All the pictures of us disappeared.
Even the ones I thought I'd keep forever.
That is what I Soon feared losing everything we had trying to fight together, loss the fight from fighting up against fear.

All the pictures disappeared,
even the keepers couldn't keep,
what they known they soon feared losing everything the seekers had up against fear.

Hours passing by,
watching looking up at the sky,
as all the lies you gave me floating like a thousand stars, bursting in front of the moon crying to all the things you done, with your siren loud up high, vibrating at the core of the bright eyes.

Losing you, didn't feel good today
losing you, does that mean I could have ever trusted you honestly would I be missing you and your presence maybe, while sometimes watching you go somewhere far away. Crushing every memory we thought we would always have and save. Can't even look at you the same. Wondering why am I draining myself for feeling this way, Maybe it's your fault,
I'm just saying.

The writing on the walls,
said to look away don't even want to know other people's pain. Curious if it's telling you everything the same what it's telling me. Needed to walk away from some things that felt toxic in my brain.

Hours passing by,
watching looking up at the sky,
as all the lies you gave me floating like a thousand stars, bursting in front of the moon crying to all the things you done, with your siren loud up high, vibrating at the core of the bright eyes.

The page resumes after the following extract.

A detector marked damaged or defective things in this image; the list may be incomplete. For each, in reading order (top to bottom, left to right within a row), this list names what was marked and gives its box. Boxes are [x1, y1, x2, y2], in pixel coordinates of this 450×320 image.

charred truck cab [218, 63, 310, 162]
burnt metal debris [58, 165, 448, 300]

Losing you, didn't feel good today
losing you, does that mean I could have ever trusted you honestly would I be missing you and your presence maybe, while sometimes watching you go somewhere far away. Crushing every memory we thought we would always have and save. Can't even look at you the same. Wondering why am I draining myself for feeling this way, Maybe it's your fault,
I'm just saying.

Time to move on.
Even though it's hard to forget the things that were there. Time to move on. Even though it's hard to forget the things that were there. Time to move on,
even though it's hard to forget the things that were there. Time to move on, even though it's hard to forget the fact that you were always there for me.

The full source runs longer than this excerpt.